Performance Optimization for Minimax Algorithm in Tic-Tac-Toe with Variable Board Sizes and Win Conditions

I'm implementing a Tic-Tac-Toe game with an AI using the Minimax algorithm (with Alpha-Beta Pruning) to select optimal moves. However, I'm experiencing performance issues when the board size increases or the number of consecutive marks required to win (k) grows. The current implementation works fine for smaller board sizes (e.g., 3x3), but as I scale up the board size to larger grids (e.g., 8x12), the performance drops significantly, especially with the depth of the search.

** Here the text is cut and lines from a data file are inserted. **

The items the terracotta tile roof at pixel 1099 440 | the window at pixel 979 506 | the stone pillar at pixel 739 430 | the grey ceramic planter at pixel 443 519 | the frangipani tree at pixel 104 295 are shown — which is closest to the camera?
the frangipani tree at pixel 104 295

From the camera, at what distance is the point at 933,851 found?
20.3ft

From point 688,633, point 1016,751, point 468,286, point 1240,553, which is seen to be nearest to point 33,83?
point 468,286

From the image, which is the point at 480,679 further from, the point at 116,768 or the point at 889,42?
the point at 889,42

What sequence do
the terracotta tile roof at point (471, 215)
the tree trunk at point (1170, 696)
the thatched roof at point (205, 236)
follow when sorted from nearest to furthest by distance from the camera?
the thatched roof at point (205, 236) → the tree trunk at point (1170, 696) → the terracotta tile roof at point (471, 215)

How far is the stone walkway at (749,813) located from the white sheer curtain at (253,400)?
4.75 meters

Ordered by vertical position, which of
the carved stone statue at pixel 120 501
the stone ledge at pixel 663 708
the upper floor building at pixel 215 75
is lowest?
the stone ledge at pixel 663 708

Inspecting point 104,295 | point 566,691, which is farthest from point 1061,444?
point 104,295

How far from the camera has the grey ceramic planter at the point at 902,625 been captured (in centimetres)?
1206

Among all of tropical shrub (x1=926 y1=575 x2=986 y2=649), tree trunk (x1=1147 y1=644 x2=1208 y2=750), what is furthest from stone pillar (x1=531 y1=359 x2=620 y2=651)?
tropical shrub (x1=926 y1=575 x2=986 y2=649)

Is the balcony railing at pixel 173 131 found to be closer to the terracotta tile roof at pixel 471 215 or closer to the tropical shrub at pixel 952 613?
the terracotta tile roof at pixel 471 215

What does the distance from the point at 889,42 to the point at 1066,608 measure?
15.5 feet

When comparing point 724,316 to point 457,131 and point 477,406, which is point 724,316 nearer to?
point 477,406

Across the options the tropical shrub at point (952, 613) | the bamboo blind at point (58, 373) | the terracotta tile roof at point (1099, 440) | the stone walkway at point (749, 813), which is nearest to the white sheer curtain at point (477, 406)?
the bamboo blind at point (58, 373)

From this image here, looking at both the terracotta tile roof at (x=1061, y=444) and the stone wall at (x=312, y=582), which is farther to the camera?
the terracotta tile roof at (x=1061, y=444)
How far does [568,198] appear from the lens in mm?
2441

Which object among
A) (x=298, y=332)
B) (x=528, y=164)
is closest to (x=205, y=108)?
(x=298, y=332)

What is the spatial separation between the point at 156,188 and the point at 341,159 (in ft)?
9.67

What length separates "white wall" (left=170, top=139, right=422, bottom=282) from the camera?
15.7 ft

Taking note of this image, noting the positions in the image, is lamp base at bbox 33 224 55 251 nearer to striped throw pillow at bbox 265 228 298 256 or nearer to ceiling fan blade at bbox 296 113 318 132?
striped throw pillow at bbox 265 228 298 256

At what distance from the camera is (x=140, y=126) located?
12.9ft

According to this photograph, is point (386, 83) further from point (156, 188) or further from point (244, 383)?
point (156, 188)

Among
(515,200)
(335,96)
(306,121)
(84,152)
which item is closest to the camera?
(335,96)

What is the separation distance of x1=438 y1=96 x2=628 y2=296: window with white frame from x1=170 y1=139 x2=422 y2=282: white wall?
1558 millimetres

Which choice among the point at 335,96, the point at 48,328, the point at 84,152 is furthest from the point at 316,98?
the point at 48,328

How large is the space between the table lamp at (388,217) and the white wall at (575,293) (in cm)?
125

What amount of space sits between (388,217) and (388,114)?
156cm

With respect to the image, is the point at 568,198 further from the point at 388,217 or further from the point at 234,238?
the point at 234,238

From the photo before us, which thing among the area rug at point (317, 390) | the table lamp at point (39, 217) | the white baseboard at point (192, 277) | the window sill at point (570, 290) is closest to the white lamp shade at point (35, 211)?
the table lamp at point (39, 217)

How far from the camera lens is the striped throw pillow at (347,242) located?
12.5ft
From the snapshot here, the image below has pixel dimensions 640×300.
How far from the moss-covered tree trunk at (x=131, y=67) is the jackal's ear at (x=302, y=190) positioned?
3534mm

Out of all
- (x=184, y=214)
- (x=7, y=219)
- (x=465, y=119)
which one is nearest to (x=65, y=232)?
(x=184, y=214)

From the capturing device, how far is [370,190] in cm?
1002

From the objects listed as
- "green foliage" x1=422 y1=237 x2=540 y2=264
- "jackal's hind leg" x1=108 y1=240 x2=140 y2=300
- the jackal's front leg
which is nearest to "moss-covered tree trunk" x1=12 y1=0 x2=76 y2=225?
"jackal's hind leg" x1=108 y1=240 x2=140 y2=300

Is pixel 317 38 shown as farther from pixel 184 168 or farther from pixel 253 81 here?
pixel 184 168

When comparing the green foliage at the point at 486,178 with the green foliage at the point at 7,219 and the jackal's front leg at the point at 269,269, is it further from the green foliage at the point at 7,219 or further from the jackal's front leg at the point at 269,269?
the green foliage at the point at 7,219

The algorithm is running too slowly on larger boards (e.g., 6x6 or 8x12) with more complex win conditions (e.g., 4 in a row, 5 in a row).

import random
import time

# Check if a player has won
def check_win(board, player, k):
    rows = len(board)
    cols = len(board[0])

    # Check horizontally, vertically, and diagonally
    for r in range(rows):
        for c in range(cols):
            if c <= cols - k and all(board[r][c+i] == player for i in range(k)):  # Horizontal
                return True
            if r <= rows - k and all(board[r+i][c] == player for i in range(k)):  # Vertical
                return True
            if r <= rows - k and c <= cols - k and all(board[r+i][c+i] == player for i in range(k)):  # Diagonal
                return True
            if r >= k - 1 and c <= cols - k and all(board[r-i][c+i] == player for i in range(k)):  # Anti-diagonal
                return True
    return False

# Heuristic function to evaluate the board state
def evaluate_board(board, player, k):
    # Check if the player has already won
    if check_win(board, player, k):
        return 1000  # Win
    elif check_win(board, 3-player, k):  # Opponent
        return -1000  # Loss
    return 0  # No winner yet

# Minimax algorithm with Alpha-Beta Pruning
def minimax(board, depth, alpha, beta, is_maximizing_player, player, k):
    # Evaluate the current board state
    score = evaluate_board(board, player, k)
    if score == 1000 or score == -1000:
        return score
    if depth == 0:
        return 0  # Depth limit reached

    if is_maximizing_player:
        best = -float('inf')
        for r in range(len(board)):
            for c in range(len(board[0])):
                if board[r][c] == 0:  # Empty cell
                    board[r][c] = player  # Make move
                    best = max(best, minimax(board, depth-1, alpha, beta, False, player, k))
                    board[r][c] = 0  # Undo move
                    alpha = max(alpha, best)
                    if beta <= alpha:
                        break
        return best
    else:
        best = float('inf')
        for r in range(len(board)):
            for c in range(len(board[0])):
                if board[r][c] == 0:  # Empty cell
                    board[r][c] = 3 - player  # Opponent's move
                    best = min(best, minimax(board, depth-1, alpha, beta, True, player, k))
                    board[r][c] = 0  # Undo move
                    beta = min(beta, best)
                    if beta <= alpha:
                        break
        return best

# Function to find the best move for the AI
def best_move(board, player, k):
    best_val = -float('inf')
    best_move = (-1, -1)
    for r in range(len(board)):
        for c in range(len(board[0])):
            if board[r][c] == 0:  # Empty cell
                board[r][c] = player  # Make move
                move_val = minimax(board, 4, -float('inf'), float('inf'), False, player, k)  # Depth 4 for searching
                board[r][c] = 0  # Undo move
                if move_val > best_val:
                    best_move = (r, c)
                    best_val = move_val
    return best_move

# Function to play the game
def play_game(board_size=(3, 3), k=3):
    board = [[0 for _ in range(board_size[1])] for _ in range(board_size[0])]
    player = 1  # 1 - X, 2 - O

    while True:
        # Display the board
        for row in board:
            print(' '.join(str(x) if x != 0 else '.' for x in row))
        print()

        # Check if someone has won
        if check_win(board, player, k):
            print(f"Player {player} wins!")
            break

        # AI's move
        if player == 1:
            row, col = best_move(board, player, k)
            print(f"AI (X) move: {row}, {col}")
        else:
            # Simple random move for player O
            row, col = random.choice([(r, c) for r in range(board_size[0]) for c in range(board_size[1]) if board[r][c] == 0])
            print(f"Player O move: {row}, {col}")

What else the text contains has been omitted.